— BEGIN —

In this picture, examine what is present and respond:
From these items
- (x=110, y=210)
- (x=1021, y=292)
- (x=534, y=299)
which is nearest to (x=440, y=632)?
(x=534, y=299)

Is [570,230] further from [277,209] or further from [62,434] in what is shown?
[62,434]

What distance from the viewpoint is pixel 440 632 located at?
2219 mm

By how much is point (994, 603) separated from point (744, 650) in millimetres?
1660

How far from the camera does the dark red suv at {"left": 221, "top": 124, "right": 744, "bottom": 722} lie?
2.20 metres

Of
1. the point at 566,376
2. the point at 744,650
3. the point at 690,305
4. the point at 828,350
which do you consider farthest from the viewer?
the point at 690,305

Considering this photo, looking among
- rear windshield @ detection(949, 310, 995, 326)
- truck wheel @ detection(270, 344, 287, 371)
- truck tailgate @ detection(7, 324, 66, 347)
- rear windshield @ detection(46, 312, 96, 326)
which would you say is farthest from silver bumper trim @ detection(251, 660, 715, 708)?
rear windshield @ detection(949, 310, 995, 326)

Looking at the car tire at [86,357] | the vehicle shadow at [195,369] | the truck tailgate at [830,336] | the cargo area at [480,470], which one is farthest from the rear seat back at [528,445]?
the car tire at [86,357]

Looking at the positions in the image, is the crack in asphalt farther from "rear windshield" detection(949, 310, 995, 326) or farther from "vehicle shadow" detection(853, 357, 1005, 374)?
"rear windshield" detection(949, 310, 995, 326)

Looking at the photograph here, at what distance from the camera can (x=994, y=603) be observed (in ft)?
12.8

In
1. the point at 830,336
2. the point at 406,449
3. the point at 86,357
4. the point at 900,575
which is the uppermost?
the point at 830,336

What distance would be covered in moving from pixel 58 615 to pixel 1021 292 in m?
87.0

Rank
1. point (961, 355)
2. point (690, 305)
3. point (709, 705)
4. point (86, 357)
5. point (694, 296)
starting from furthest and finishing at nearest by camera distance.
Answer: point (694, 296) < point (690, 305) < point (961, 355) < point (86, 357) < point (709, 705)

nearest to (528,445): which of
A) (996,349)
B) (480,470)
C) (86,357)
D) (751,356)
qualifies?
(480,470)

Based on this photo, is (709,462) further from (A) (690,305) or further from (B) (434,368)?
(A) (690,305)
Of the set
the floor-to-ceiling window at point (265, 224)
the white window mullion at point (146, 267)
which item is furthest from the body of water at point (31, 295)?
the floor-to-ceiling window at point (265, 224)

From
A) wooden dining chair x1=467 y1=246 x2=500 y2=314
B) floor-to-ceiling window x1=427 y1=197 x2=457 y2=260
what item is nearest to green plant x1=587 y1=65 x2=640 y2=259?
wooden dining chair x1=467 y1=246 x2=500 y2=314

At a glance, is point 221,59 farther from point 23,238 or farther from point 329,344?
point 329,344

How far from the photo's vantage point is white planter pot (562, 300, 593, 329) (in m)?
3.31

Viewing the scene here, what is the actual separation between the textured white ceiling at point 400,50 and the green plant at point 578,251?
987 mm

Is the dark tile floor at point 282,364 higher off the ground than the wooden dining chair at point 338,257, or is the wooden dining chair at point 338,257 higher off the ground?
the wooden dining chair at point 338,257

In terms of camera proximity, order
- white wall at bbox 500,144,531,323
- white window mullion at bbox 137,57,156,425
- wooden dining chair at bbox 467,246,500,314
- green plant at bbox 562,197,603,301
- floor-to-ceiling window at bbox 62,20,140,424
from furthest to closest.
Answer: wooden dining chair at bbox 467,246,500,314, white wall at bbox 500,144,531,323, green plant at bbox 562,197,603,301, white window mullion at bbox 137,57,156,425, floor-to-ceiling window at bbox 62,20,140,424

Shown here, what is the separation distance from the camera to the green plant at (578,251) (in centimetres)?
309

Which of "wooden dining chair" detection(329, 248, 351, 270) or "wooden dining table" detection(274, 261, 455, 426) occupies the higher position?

— END —

Select each line in the records above that contains the word "would". Treat uppercase and lowercase as different.

Finished task
which would you say is farthest from silver bumper trim @ detection(251, 660, 715, 708)?
What distance would be covered in moving from pixel 58 615 to pixel 1021 292 in m?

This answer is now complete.